Re: [boost] [rfc] I/O Library Design

24 Jun 2007

      Jeremy Maitin-Shepard wrote:
...
- One idea from [Boost.IOStreams] to consider is the
  direct/indirect device distinction.
I never noticed this distinction before. It seems useful, but there are
issues not unlike the AsyncIO issues.
Direct devices provide a different interface. A programmer can take
advantage of this interface for some purposes, but for most, I fear, the
advantages would be lost. Consider:
- A direct device cannot be wrapped by filters that do dynamic data
rewriting (such as (de)compression). The random access aspect would be lost.
- A direct device cannot participate in the larger stack without
propagating the direct access model throughout the stack. (And this
stops at the text level anyway, because the character recoder does
dynamic data rewriting.) Propagating another interface means a lot of
additional implementation effort and complexity.
...
- Binary transport layer issue:
Platforms with unusual features, like 9-bit bytes or inability to
  handle types less than 32-bits in size can possibly still implement
  the interface for a text/character transport layer, possibly on top of
  some other lower-level transport that need not be part of the boost
  library.  Clearly, the text encoding and decoding would have to be
  done differently anyway.
A good point, but it does mean that the text layer dictates how the
binary layer has to work. Not really desirable when pure binary I/O has
nothing to do with text I/O.
One approach that occurs to me would be to make the binary transport
layer use a platform-specific byte type (octets, nonets, whatever) and
have the binary formatting layer convert this into data suitable for
character coding.
...
- Seeking:
Maybe make multiple mark/reset use the same interface as seeking, for
  simplicity.  Just define that a seeking device has the additional
  restriction that the mark type is an offset, and the argument to seek
  need not be the result of a call to tell.
Another issue is whether to standardize the return type from tell,
  like std::ios_base::streampos in the C++ iostreams library.
These are incompatible requirements, and the reason I want to keep the
interfaces separate. Standardizing the tell return type is a good idea
and necessary for efficient work of type erasure and simple use of
arbitrary values in seek(). The type must be transparent.
The return type of mark(), on the other hand, can and should be opaque.
This allows for many interesting things to be done. For example:
Consider a socket. It has no mark/reset, let alone seeking support.
You have a recursive descent parser that requires multiple mark/reset
support.
You want to parse data coming from the socket using this parser.

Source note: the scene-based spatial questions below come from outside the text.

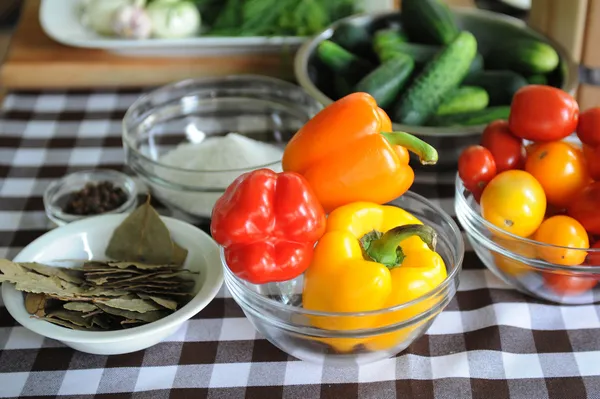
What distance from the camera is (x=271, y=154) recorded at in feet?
4.02

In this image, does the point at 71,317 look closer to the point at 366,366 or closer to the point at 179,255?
the point at 179,255

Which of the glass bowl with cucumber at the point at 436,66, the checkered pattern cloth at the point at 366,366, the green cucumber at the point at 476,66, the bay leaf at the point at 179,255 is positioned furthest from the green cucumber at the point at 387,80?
the bay leaf at the point at 179,255

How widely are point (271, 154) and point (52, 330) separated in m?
0.49

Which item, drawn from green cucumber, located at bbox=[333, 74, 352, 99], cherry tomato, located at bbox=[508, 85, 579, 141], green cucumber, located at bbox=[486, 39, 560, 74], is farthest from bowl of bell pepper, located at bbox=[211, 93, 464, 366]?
green cucumber, located at bbox=[486, 39, 560, 74]

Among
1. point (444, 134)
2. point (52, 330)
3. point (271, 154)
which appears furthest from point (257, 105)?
point (52, 330)

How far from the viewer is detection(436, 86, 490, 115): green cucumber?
4.28 feet

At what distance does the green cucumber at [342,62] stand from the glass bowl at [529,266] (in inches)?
18.1

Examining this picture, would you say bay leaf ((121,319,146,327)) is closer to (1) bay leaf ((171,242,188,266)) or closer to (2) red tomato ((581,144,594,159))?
(1) bay leaf ((171,242,188,266))

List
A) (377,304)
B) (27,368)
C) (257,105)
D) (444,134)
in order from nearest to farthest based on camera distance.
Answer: (377,304), (27,368), (444,134), (257,105)

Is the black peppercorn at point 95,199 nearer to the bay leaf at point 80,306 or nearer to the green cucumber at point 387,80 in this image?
the bay leaf at point 80,306

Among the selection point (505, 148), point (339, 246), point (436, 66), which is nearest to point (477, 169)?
point (505, 148)

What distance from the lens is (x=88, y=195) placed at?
120 cm

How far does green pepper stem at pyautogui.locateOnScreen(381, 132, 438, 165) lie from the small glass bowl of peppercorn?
49cm

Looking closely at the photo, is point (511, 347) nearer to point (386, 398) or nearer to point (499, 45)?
point (386, 398)
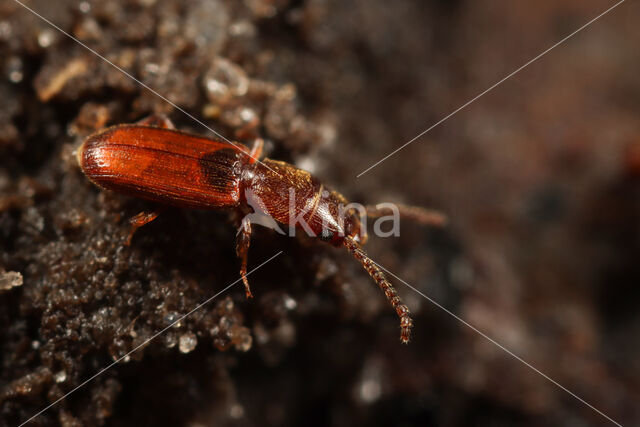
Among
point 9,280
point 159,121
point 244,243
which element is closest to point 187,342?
point 244,243

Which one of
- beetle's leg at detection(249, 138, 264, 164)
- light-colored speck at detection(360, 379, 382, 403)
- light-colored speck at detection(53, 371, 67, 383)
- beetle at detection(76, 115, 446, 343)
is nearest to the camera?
light-colored speck at detection(53, 371, 67, 383)

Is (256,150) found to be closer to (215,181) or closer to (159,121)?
(215,181)

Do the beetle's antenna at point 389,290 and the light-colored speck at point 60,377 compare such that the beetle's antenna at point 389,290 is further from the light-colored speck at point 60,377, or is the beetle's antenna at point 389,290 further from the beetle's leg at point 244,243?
the light-colored speck at point 60,377

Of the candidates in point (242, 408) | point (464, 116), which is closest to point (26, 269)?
point (242, 408)

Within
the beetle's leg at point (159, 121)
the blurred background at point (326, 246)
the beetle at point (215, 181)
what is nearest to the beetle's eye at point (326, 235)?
the beetle at point (215, 181)

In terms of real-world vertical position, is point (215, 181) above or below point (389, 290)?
above

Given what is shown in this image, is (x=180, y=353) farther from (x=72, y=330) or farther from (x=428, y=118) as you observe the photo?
(x=428, y=118)

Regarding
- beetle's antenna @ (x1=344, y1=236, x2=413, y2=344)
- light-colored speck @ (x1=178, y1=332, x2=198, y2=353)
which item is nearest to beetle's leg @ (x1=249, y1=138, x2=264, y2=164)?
beetle's antenna @ (x1=344, y1=236, x2=413, y2=344)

Typically, this will meant that you have to receive all data (which may
be tricky, if parsing is required to tell you how much data to expect)
and then parse the buffer.

With the I/O stack, you could instead write a filter that implements
mark/reset support on top of an arbitrary device.

Let's consider the simplest case: a filter that implements single
mark/reset. The filter contains a simple extensible buffer (such as a
std::vector, or perhaps a linked list of fixed-size buffers). When
mark() is first called, it starts buffering all data that is read
through it, in addition to returning it. When reset() is called, it
simply starts feeding the buffered data to read requests until it runs
out, at which point it goes back to calling the underlying device. When
mark() is called again, it can discard all data buffered so far. (E.g.
it might drop from the linked list all completely filled buffers and
free their memory.)

A more complex case is multiple mark/reset. One variant is a filter that
just starts buffering on the first mark() and returns the offset into
the buffer where the data starts (i.e. 0). On every subsequence mark(),
it returns a higher index. A reset() is passed the offset, so it starts
reading from this offset.
The obvious problem is that, from the first mark() on, all data has to
be buffered. In situations where memory is scarce, this may not be
desirable. If the filter knew how many marks still exist, it could
discard buffered data that is no longer needed.
If the mark type is opaque, it can be a smart-pointer-like object with a
reference count. For every buffer chunk, there could be one reference
count. If the count for a chunk drops to zero, the filter knows the data
in that chunk is no longer needed and can free the memory.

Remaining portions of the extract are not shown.